Il placebo viene utilizzato negli studi sperimentali per verificare l’efficacia dei nuovi farmaci. Una parte dei partecipanti allo studio assume il farmaco di cui si vuole studiare l’efficacia, mentre un’altra parte assume il placebo. Chi assume il placebo deve essere informato del fatto che stia assumendo un placebo, o meglio, che ci sia il 50% di possibilità che ciò che assume sia il placebo e non il farmaco. Infatti gli studi sono condotti possibilmente in doppio cieco, ovvero né il soggetto né lo sperimentatore sanno chi assume che cosa. Se il farmaco vero produce benefici maggiori di quelli prodotti dal placebo, allora viene considerato efficace.
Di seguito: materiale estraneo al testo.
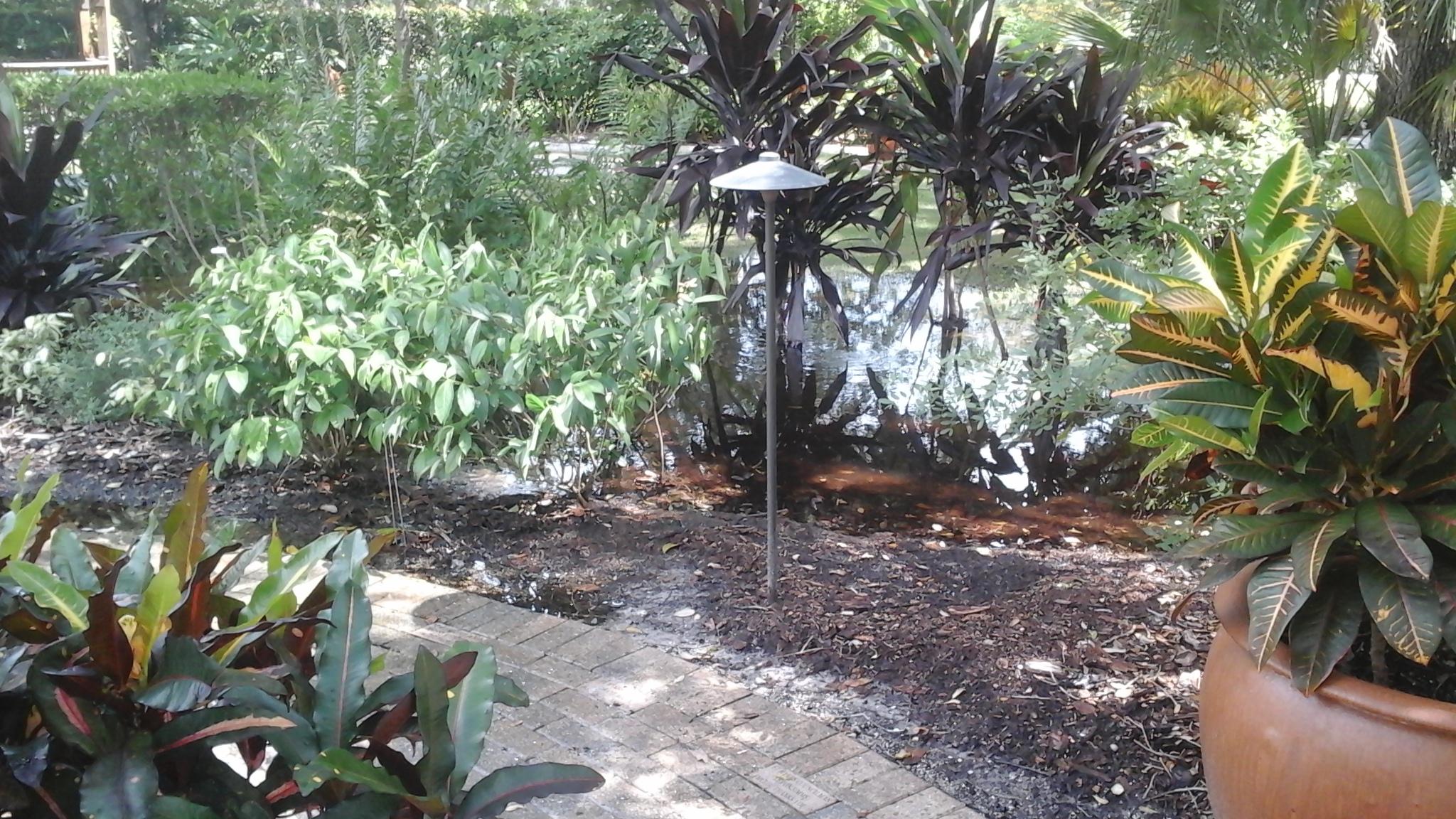Standing water in garden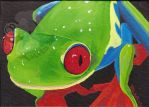 Red Eyed Treefrog by Talkris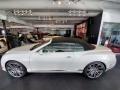 Bentley Continental GTC Speed Arctica White photo #9
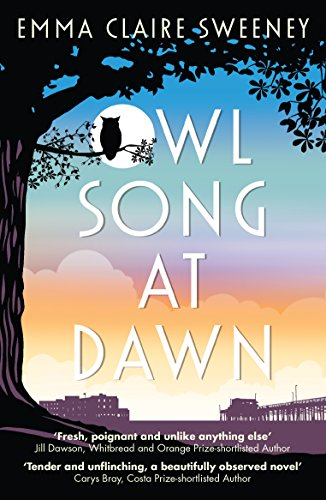 Owl song at dawn ebook emma claire sweeney amazon kindle owl song at dawn by sweeney emma claire fandeluxe PDF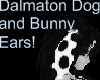 Dalmation dog/bunny ears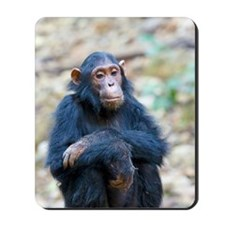 Relaxing Chimp Mousepad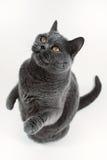 Spela för Gray British Shorthair katt Royaltyfri Bild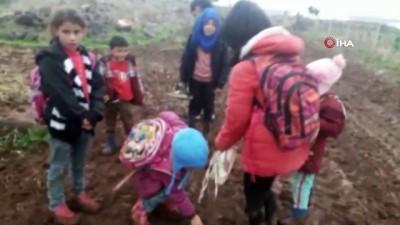Siverek'te şiddetli yağış sele neden oldu...Selde mahsur kalan çocukları taşıyan kepçe çamura saplandı
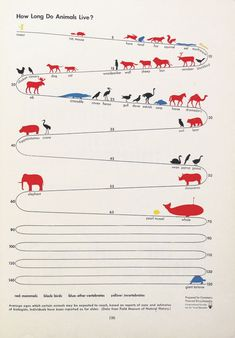Freaky Fauna's Tumblr - How Long Do Animals Live? Illustration by Gerd...
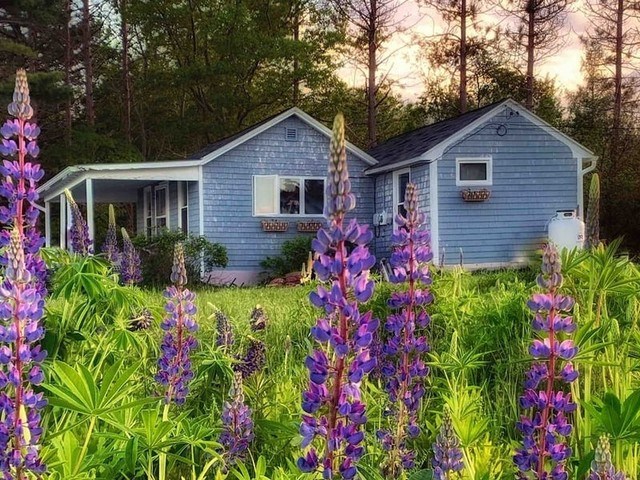 The best Airbnbs in Maine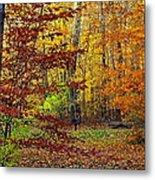 Right Place Right Time Metal Print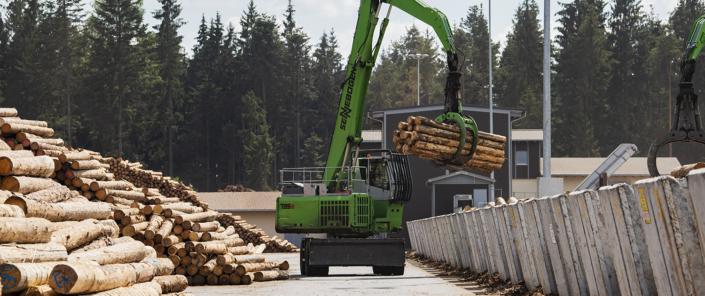 Transport von Baumstämmen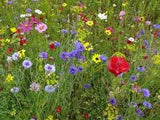 Annual Wildflower Seed Mix 1 full Oz From The Dirty Gardener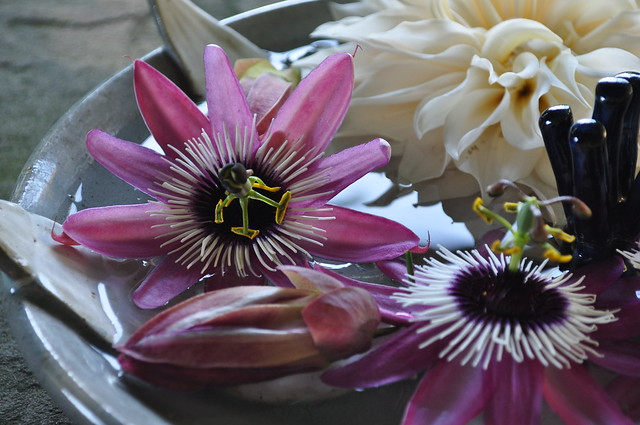 Floating Passiflora Blossoms (Chanticleer House) (2)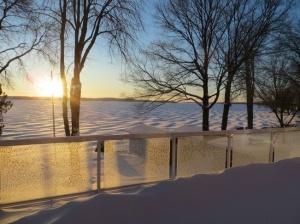 winterstormcameon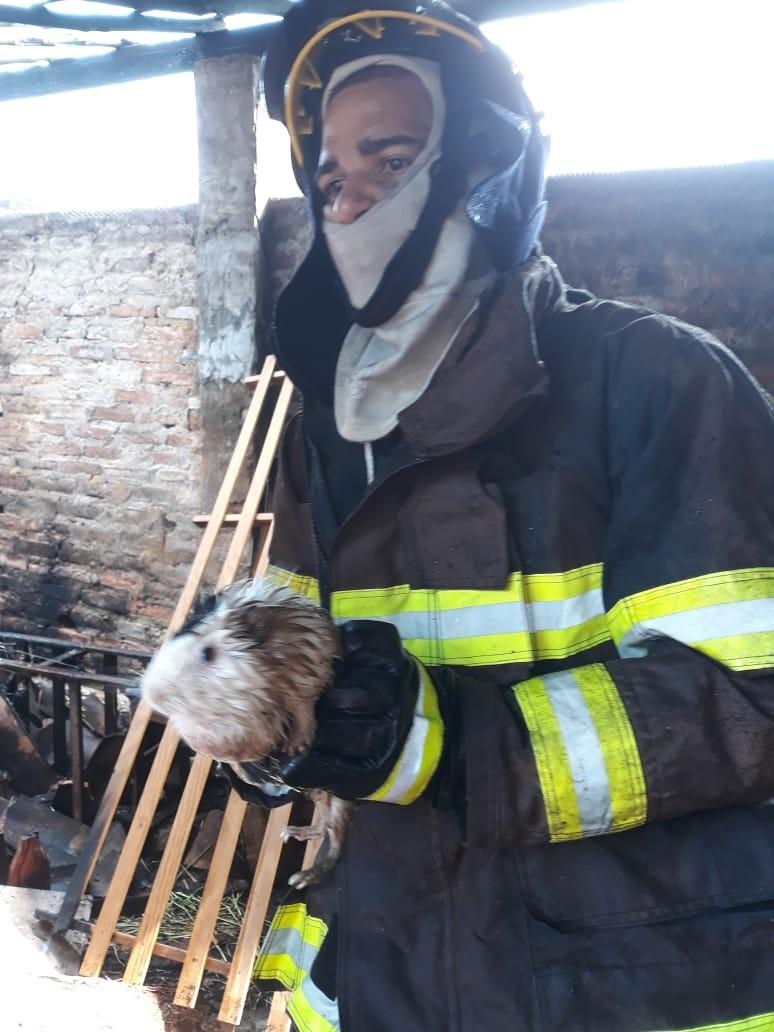 Bombeiros resgatam porquinhos da Índia e cabra em casa atingida por incêndio em Penedo, AL - Notícias - Plantão Diário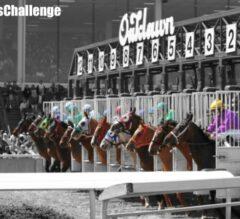 Racing Dudes Handicapping Challenge: Halterman vs. Black vs. Rapko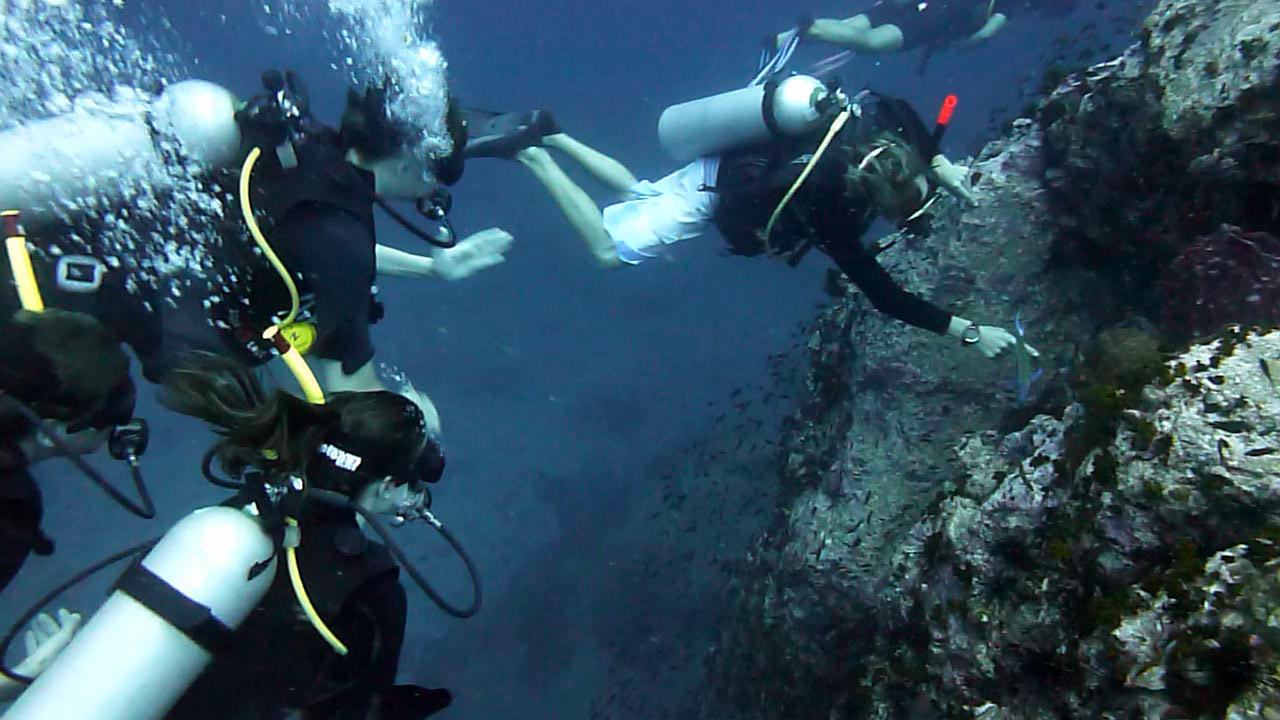 Korallenriff am Chumphon Pinnacle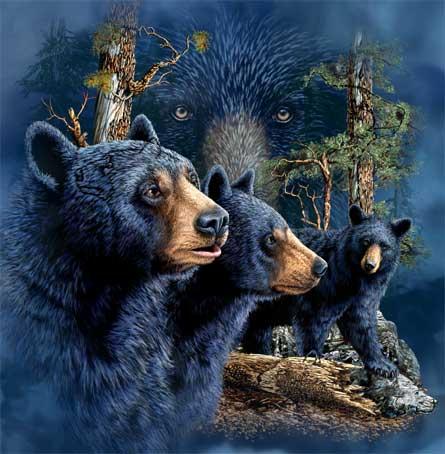 Скрытые образы  - Головоломка от Стивена Гарднера - Отыщите всех животных и их образы
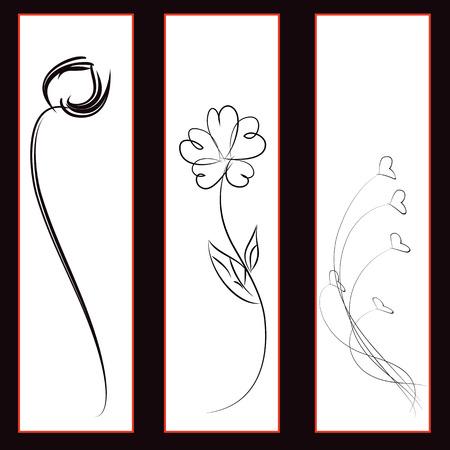 rose blanche: Noir et blanc, rose, fleur ensemble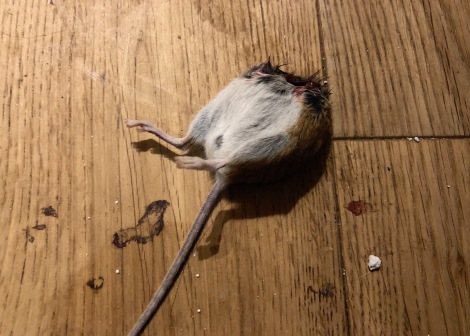 half a mouse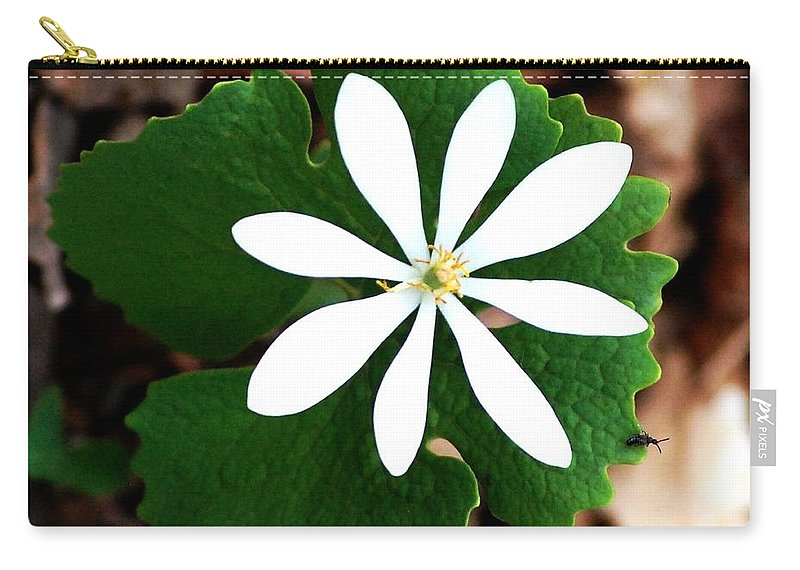 Digital Photo Carry-all Pouch featuring the photograph Wild White by David Lane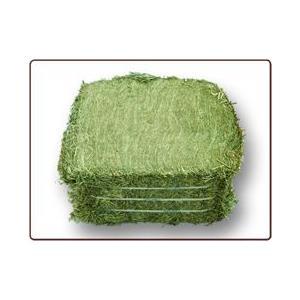 USチモシ-1番刈り牧草ダブルプレス25kg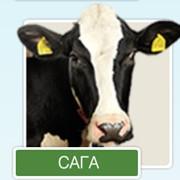Разведение коров Галштанской породы. фото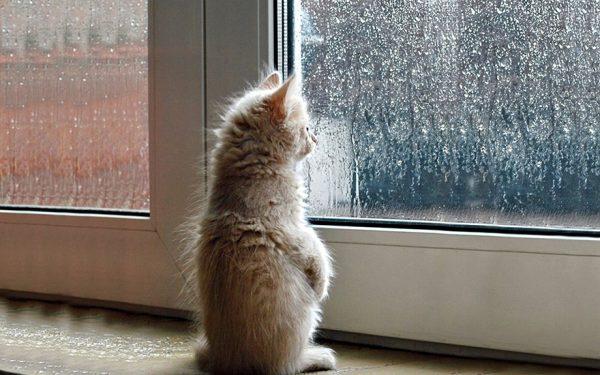 Кошка у окна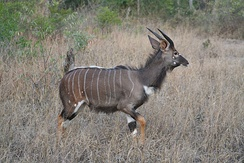 Young nyala bull in the Kruger National Park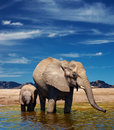 Elephants at watering Stock Image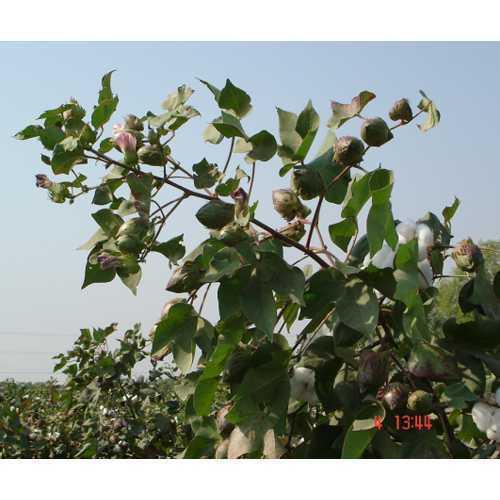 Cotton seed P.E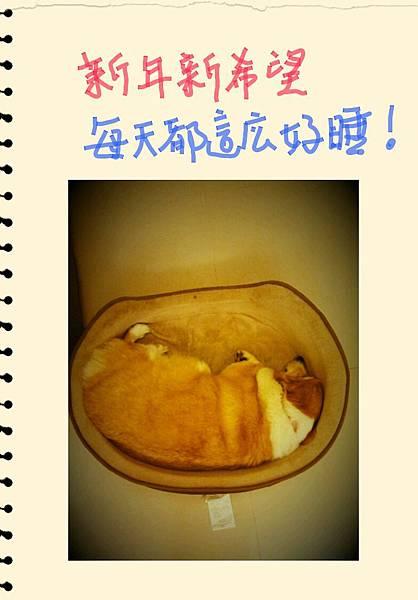 S Memo_53.jpg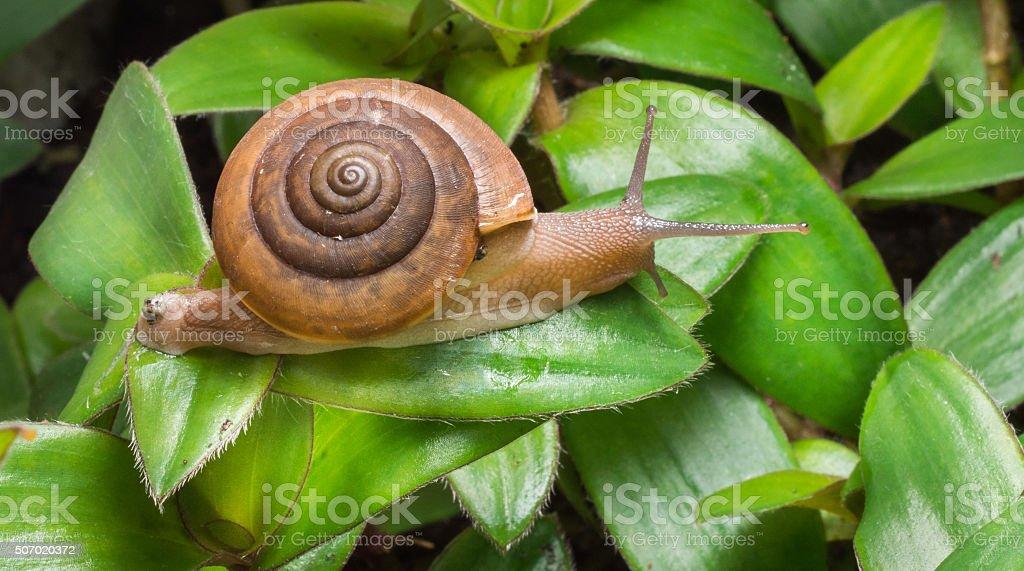 Snails crawling stock photo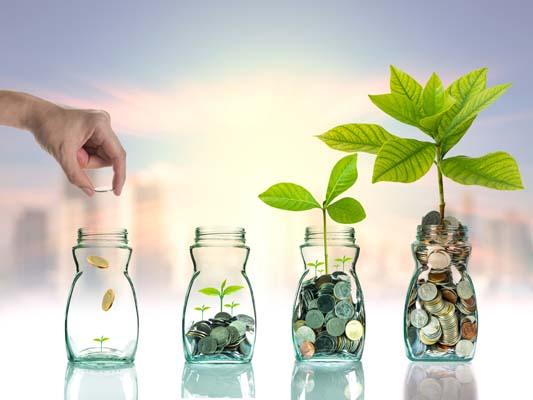 Investing Basics: 4 Ways to Grow Your Money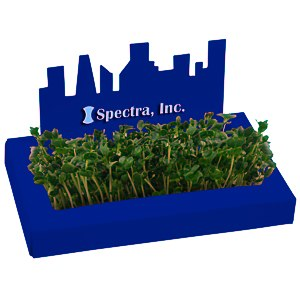 City Line Sprout Box Main Image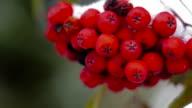 branch of red rowan in snow video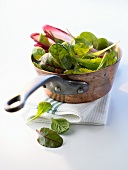Assorted salad leaves (shiso, spinach, chard, chicory)
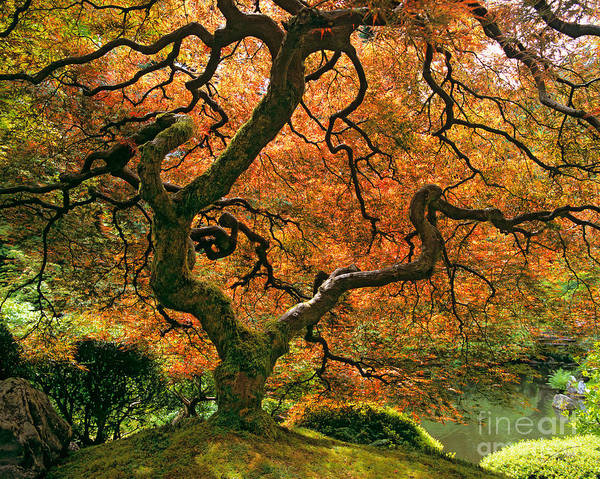 Hemisphere Wall Art - Photograph - The Japanese Maple by Timm Chapman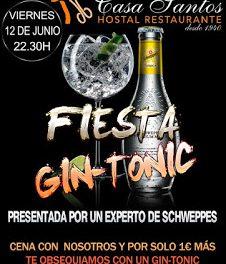 ALBALATE DE CINCA. Fiesta gin-tonic (viernes, 12)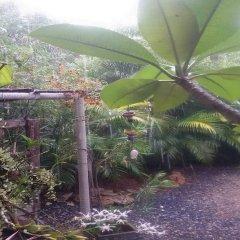 Отель Lanta Dream Garden Pool Villa Ланта фото 6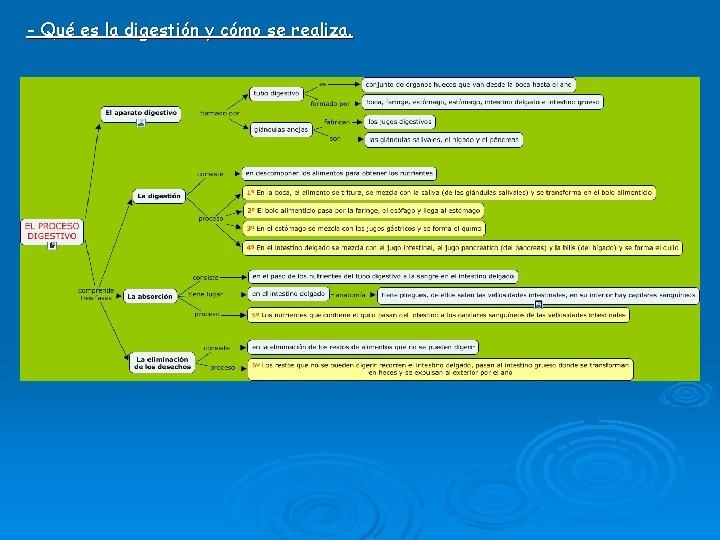 - Qué es la digestión y cómo se realiza.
Nella pratica clinica, accade che gli operatori sanitari utilizzino placebo, soprattutto in caso di richiesta ingiustificata di farmaci oppure nella gestione di dolore, insonnia e ansia, senza informare il paziente che si tratti di un placebo. Tuttavia, utilizzare un placebo mentendo al paziente e facendogli credere che sta assumendo un farmaco solleva chiaramente importanti questioni etiche. Numerosi studi si sono perciò concentrati sul placebo “in aperto”, ovvero il placebo senza inganno, in cui il paziente è informato del fatto di ricevere un placebo, così come avviene negli studi sperimentali. Questi studi hanno rilevato che l’effetto placebo si realizza anche quando il paziente è informato di star assumendo un placebo e che pertanto l’effetto non è dovuto all’inganno. Ciò che conta, è che al paziente sia comunicato che la sostanza placebo si è dimostrata capace di produrre miglioramenti.